I read with interest the article by Ben Simon and associates comparing the use of intralesional triamcinolone acetonide (TA) with standard incision and curettage (I&C) treatment. The authors presented a single-center, prospective, randomized controlled clinical trial. The results of this study provide some evidence that TA may be useful in patients with primary chalazia and, despite limited follow-up, there were no reported adverse events. When considering a paradigm shift in practice from the standard I&C treatment and using this trial as evidence for such a change, I believe there are some key issues that need addressing.
Regarding the study design, patients who were entered into the study were randomly allocated to a treatment group based on which day they presented to clinic. This presumably occurred prior to enrollment, which was therefore predetermined. The day a patient attends clinic is not necessarily a chance occurrence and is therefore not completely random. This nonrandom approach further prevents allocation concealment. Participants were included in the study based on whether or not they agreed to the informed consent. No mention is made of how many patients were initially eligible for the study and therefore what percentage of these agreed to enroll following the consent process, which would increase the external validity and applicability of the findings.

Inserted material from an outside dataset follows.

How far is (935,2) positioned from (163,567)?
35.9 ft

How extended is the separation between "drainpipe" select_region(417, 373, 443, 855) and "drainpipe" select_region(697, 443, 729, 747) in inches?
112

All patients included in the study had previously used conservative measures, although the form of this treatment was not disclosed (eg, topical steroid or oral antibiotics, etc). The potential “carryover effect” should be considered in this study, which may incorporate further bias, although it is acknowledged that this is representative of clinical practice. There is no comment made as to whether the assessor was masked when reviewing either the patient or the photographs following the intervention, which would increase the study’s validity.
Fat atrophy and depigmentation of the skin is a rare, but recognized, and debilitating complication of intralesional steroids. The authors had a mean follow-up time of 1.4 ±2 months for the TA group and reported no cases of skin hypopigmentation or atrophy in which the population were entirely Caucasian. This complication can, though, occur at over 3 months after treatment, which should be acknowledged. Longer follow-up is required to exclude this as a significant complication in this trial. It is known that hypopigmentation can occur in patients with darker skin, such as the Asian population, and can result in significant psychosocial trauma. Direct application of these results should therefore be taken in context of treatment population.